Tuesday was one of those days.  I declared for the never-occuring naptime to hold an emergency session immediately, and that was that.  Eisley has started something quite high-maintenance that I secretly adore.  We throw her blankets in the dryer, wrap her up like a burrito and snuggle under the warmth until we are both sleepy.  Usually, I sweep her hair to the side, listen to her breathing slow, and watch her eyelids close in on their dreams.  Yesterday, I crawled in beside her and slept on a snowy afternoon.

And sort of like magic, all was well when we woke.  And miracle status was achieved when Eisley slept through the night for the first time in two weeks.

Yesterday seemed to fill in where Tuesday left off, and I knew I was failing in the game of life.  Those scenes where one opens the closet door and ends up on the floor under an impossible amount of stuff?  Life.
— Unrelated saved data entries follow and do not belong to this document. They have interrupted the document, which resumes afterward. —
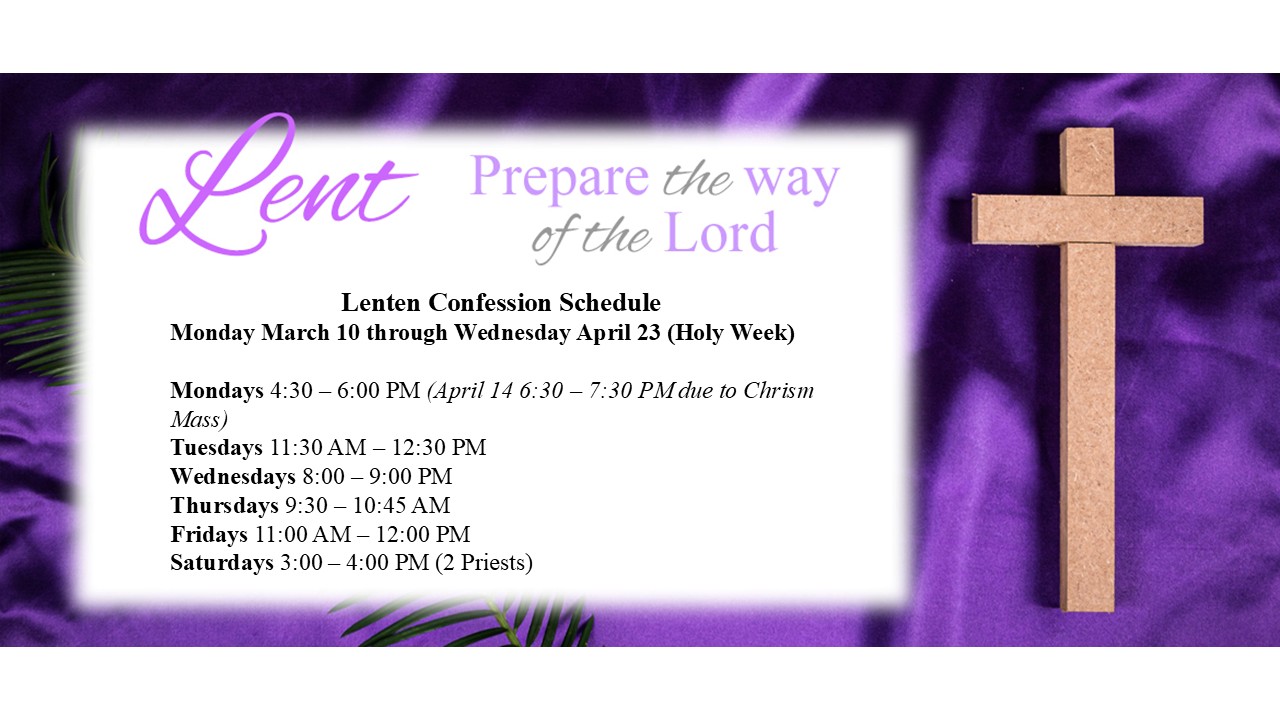 Lent

Prepare the way of the Lord

Lenten Confession Schedule
Monday March 10 through Wednesday April 23 (Holy Week)

Mondays 4:30 – 6:00 PM (April 14 6:30 – 7:30 PM due to Chrism Mass)
Tuesdays 11:30 AM – 12:30 PM
Wednesdays 8:00 – 9:00 PM
Thursdays 9:30 – 10:45 AM
Fridays 11:00 AM – 12:00 PM
Saturdays 3:00 – 4:00 PM (2 Priests)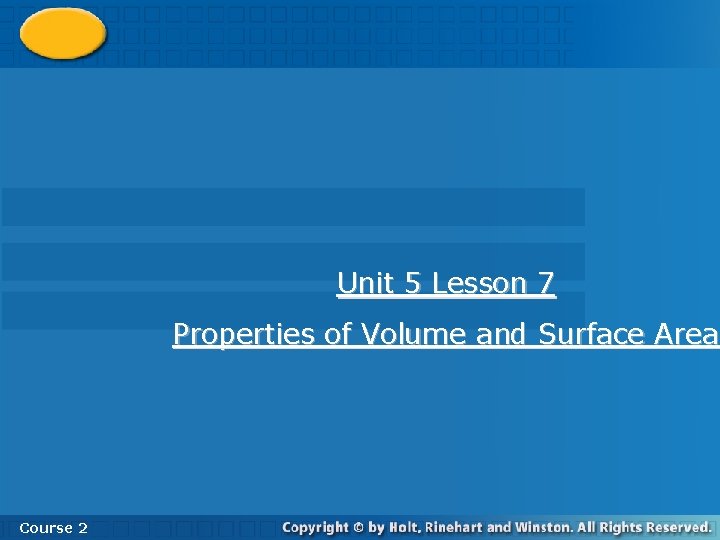 Unit 5 Lesson 7

Properties of Volume and Surface Area

Course 2

Copyright © by Holt, Rinehart and Winston. All Rights Reserved.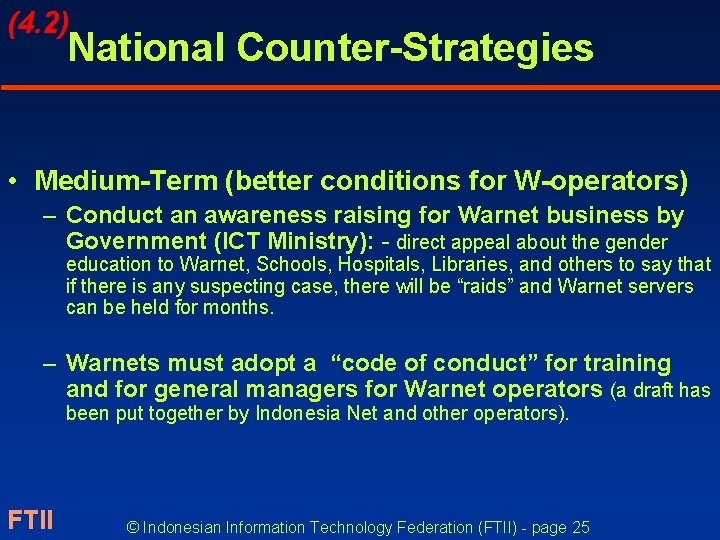 (4.2) National Counter-Strategies

• Medium-Term (better conditions for W-operators)

– Conduct an awareness raising for Warnet business by Government (ICT Ministry): - direct appeal about the gender education to Warnet, Schools, Hospitals, Libraries, and others to say that if there is any suspecting case, there will be “raids” and Warnet servers can be held for months.

– Warnets must adopt a “code of conduct” for training and for general managers for Warnet operators (a draft has been put together by Indonesia Net and other operators).

FTII

© Indonesian Information Technology Federation (FTII) - page 25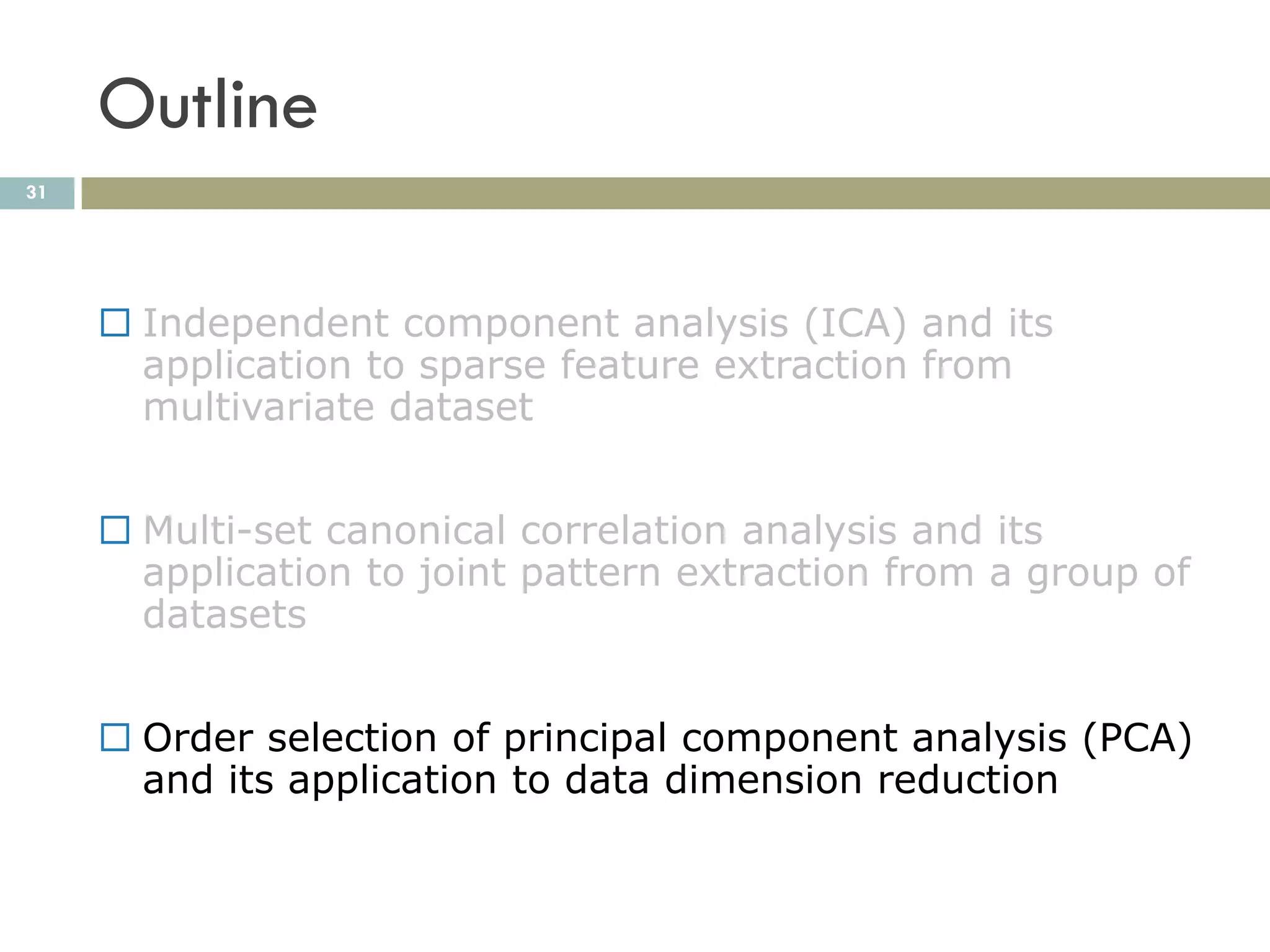 Outline

31

□ Independent component analysis (ICA) and its application to sparse feature extraction from multivariate dataset

□ Multi-set canonical correlation analysis and its application to joint pattern extraction from a group of datasets

□ Order selection of principal component analysis (PCA) and its application to data dimension reduction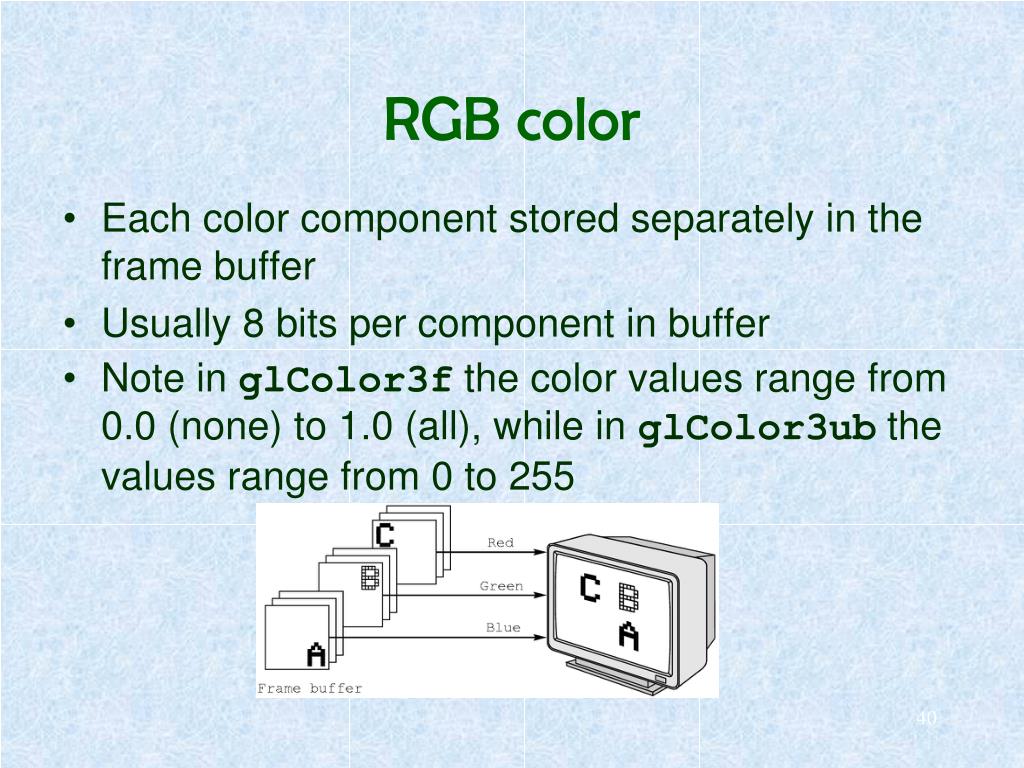 RGB color

• Each color component stored separately in the frame buffer
• Usually 8 bits per component in buffer
• Note in glColor3f the color values range from 0.0 (none) to 1.0 (all), while in glColor3ub the values range from 0 to 255

C
B
A
Red
Green
Blue
C B
A
Frame buffer

40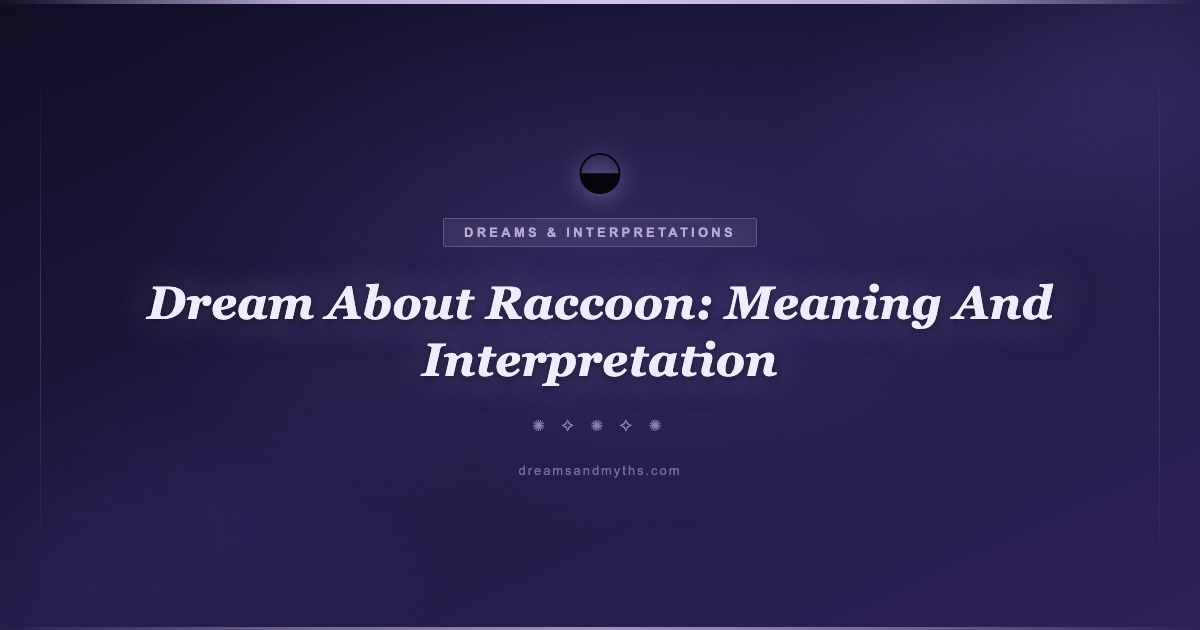 DREAMS & INTERPRETATIONS

Dream About Raccoon: Meaning And Interpretation

dreamsandmyths.com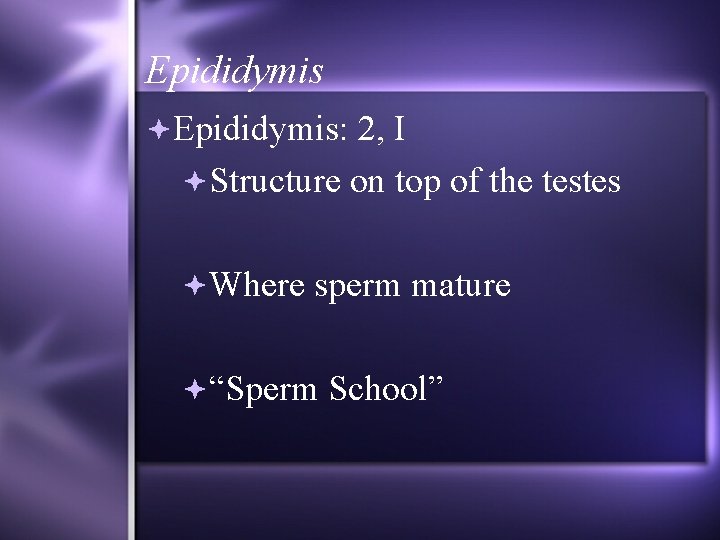 Epididymis

Epididymis: 2, I

Structure on top of the testes

Where sperm mature

“Sperm School”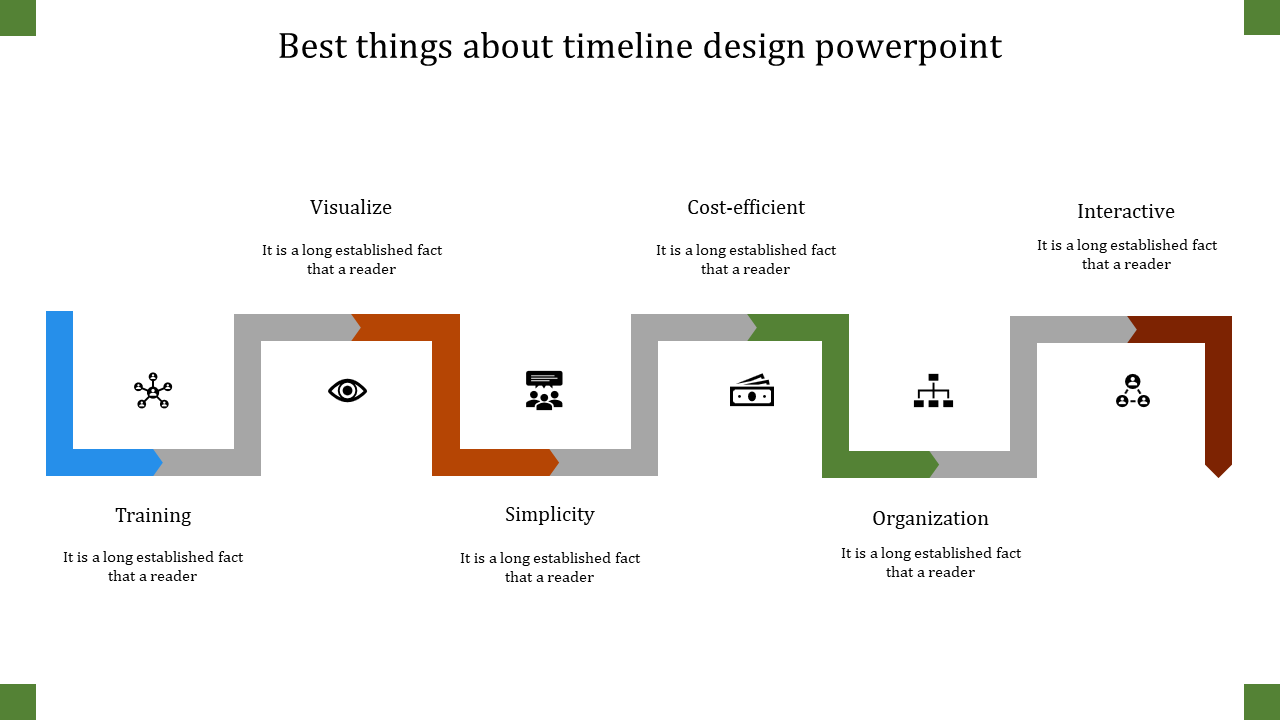 Best things about timeline design powerpoint

Visualize

It is a long established fact that a reader

Cost-efficient

It is a long established fact that a reader

Interactive

It is a long established fact that a reader

Training

It is a long established fact that a reader

Simplicity

It is a long established fact that a reader

Organization

It is a long established fact that a reader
Life on top.  With me beneath it.  I actually a threw away a batch of cookies yesterday because they were ugly.  (This was met with demands from a loving, patient man to go to bed.)

We've been dealt a rough hand in the game of family news this week.  After an overwhelmingly-stupid mistake last night, I left my husband wondering if he had married a psychopath, and just cried.  The bad news, the mounting to-do list, THE GERMS, the ways in which my life has lost simplicity-- it all came tumbling down.

For a person that thrives on control and order, the unexpected is unacceptable.  However shameful it is to admit, I have always held onto the idea that I can handle things.  Last night, I gave in.  I pitifully told God I was done - he could have all of my problems.  I wasn't going to deal with them anymore.

Four stressful things were gone this morning.  Just like that.  I'm taking notes.

I plan to bake {beautiful} cookies. Today, I will be thankful for the simple things.  The life I live.  And even my problems.  Our high is in the negatives, so while we are evidently experiencing Antarctica, it seems like a good idea to ground myself with snuggles, thankfuls, and a tackled to do list.

Please keep our family in your prayers!